## Приведённый отрывок
Солдаты сразу обратили внимание на нашу группу и принялись разглядывать женщин и багаж. В конце концов они заинтересовались только двумя хорошими и прочными чемоданами. Угрожая заряженным пистолетом, русские отобрали чемоданы, открыли их, вытряхнули содержимое (это была преимущественно одежда и памятные вещи вроде фотоальбомов) и с пустыми чемоданами удалились. Им нужна была только тара, чтобы отправить домой более ценные трофеи. А нас все меньше волновала утрата личного имущества — избежать бы телесных повреждений. Женщины постарались выглядеть как можно старше и непривлекательней и все, включая Уте, походили на горбатых старушек.

## Записи набора данных
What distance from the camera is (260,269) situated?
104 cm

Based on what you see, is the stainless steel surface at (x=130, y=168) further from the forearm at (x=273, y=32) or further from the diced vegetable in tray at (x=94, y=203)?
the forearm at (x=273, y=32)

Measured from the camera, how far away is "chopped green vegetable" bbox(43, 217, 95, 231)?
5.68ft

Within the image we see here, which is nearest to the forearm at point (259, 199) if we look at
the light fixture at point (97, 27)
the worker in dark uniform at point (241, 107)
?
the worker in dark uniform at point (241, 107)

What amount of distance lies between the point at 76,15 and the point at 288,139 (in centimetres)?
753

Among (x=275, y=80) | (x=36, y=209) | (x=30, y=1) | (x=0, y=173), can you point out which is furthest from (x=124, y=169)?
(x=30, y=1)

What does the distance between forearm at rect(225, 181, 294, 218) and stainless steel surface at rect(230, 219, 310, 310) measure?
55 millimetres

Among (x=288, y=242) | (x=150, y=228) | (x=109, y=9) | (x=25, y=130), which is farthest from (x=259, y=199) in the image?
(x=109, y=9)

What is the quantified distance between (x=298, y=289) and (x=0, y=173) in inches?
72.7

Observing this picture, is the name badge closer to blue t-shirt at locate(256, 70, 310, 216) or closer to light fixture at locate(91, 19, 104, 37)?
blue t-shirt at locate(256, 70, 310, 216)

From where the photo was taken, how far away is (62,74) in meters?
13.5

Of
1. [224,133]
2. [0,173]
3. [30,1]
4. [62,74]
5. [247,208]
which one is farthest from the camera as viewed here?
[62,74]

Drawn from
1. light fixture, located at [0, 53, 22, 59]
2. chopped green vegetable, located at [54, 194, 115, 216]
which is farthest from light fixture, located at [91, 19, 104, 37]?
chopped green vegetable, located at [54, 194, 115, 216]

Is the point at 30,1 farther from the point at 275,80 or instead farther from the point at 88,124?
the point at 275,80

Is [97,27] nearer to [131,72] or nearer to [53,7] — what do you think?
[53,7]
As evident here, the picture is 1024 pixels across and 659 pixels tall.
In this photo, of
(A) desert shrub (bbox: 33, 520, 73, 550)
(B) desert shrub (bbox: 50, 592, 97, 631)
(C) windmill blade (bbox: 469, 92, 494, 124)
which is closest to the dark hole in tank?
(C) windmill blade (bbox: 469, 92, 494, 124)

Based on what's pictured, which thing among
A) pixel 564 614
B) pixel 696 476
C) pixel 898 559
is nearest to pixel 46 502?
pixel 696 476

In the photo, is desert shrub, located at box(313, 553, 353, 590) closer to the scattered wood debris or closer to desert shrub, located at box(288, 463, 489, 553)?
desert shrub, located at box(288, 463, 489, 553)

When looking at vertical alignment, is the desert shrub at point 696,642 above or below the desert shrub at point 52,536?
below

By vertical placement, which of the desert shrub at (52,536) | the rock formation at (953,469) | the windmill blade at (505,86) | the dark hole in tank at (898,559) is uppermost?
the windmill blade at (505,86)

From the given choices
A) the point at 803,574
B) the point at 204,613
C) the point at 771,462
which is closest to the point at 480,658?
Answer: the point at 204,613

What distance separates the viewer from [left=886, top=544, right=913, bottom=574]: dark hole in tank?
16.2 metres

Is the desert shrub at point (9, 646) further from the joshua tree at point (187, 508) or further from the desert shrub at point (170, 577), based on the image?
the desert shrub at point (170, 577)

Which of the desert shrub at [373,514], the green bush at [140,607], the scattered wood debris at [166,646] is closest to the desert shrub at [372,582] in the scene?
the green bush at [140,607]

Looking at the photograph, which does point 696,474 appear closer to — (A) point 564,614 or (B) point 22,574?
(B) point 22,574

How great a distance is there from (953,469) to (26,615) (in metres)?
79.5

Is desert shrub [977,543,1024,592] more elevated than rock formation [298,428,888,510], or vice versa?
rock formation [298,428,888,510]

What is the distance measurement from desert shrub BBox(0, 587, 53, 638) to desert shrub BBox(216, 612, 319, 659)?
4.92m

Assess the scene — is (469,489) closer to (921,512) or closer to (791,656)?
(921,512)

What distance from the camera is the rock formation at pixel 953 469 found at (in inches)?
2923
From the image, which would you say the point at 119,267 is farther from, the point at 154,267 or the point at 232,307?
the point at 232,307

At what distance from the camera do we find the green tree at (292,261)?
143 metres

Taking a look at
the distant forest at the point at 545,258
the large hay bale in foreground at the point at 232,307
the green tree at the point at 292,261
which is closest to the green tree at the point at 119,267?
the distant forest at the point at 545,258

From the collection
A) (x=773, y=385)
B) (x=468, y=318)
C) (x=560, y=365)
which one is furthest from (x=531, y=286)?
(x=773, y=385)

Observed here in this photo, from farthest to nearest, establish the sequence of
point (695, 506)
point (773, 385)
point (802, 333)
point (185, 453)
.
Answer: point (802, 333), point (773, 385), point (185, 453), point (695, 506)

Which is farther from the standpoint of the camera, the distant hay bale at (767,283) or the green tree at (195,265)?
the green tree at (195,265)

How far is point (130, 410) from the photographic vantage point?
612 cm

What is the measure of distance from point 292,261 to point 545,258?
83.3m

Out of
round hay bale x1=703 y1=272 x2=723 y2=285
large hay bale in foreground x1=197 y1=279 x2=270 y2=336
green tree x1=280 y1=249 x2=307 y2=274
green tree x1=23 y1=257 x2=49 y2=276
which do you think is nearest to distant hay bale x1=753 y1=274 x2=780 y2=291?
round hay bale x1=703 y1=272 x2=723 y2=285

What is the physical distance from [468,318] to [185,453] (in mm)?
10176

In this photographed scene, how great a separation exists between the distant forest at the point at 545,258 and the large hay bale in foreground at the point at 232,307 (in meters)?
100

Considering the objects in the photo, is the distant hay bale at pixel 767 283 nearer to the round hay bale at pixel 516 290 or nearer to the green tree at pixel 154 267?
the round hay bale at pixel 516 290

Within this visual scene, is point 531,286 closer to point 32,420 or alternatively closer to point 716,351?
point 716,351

## Обязательные задания
• A. Пожалуйста, определите, согласуются ли с отрывком три утверждения. (i) Солдаты забрали чемоданы вместе с одеждой. (ii) Русские угрожали заряженным пистолетом. (iii) Женщины старались выглядеть моложе. На каждое ответьте «да» или «нет» и дословно процитируйте решающие слова отрывка.
• B. Найдите в записях все строки со словом «windmill» и скопируйте их. Регистр букв имеет значение.
Отрывок и записи между собой никак не связаны.

## Результаты упражнения
• A.
(i) Нет: «вытряхнули содержимое (это была преимущественно одежда и памятные вещи вроде фотоальбомов) и с пустыми чемоданами удалились».
(ii) Да: «Угрожая заряженным пистолетом, русские отобрали чемоданы».
(iii) Нет: «Женщины постарались выглядеть как можно старше и непривлекательней».

• B.
(C) windmill blade (bbox: 469, 92, 494, 124)
(C) windmill blade (bbox: 469, 92, 494, 124)
By vertical placement, which of the desert shrub at (52,536) | the rock formation at (953,469) | the windmill blade at (505,86) | the dark hole in tank at (898,559) is uppermost?
the windmill blade at (505,86)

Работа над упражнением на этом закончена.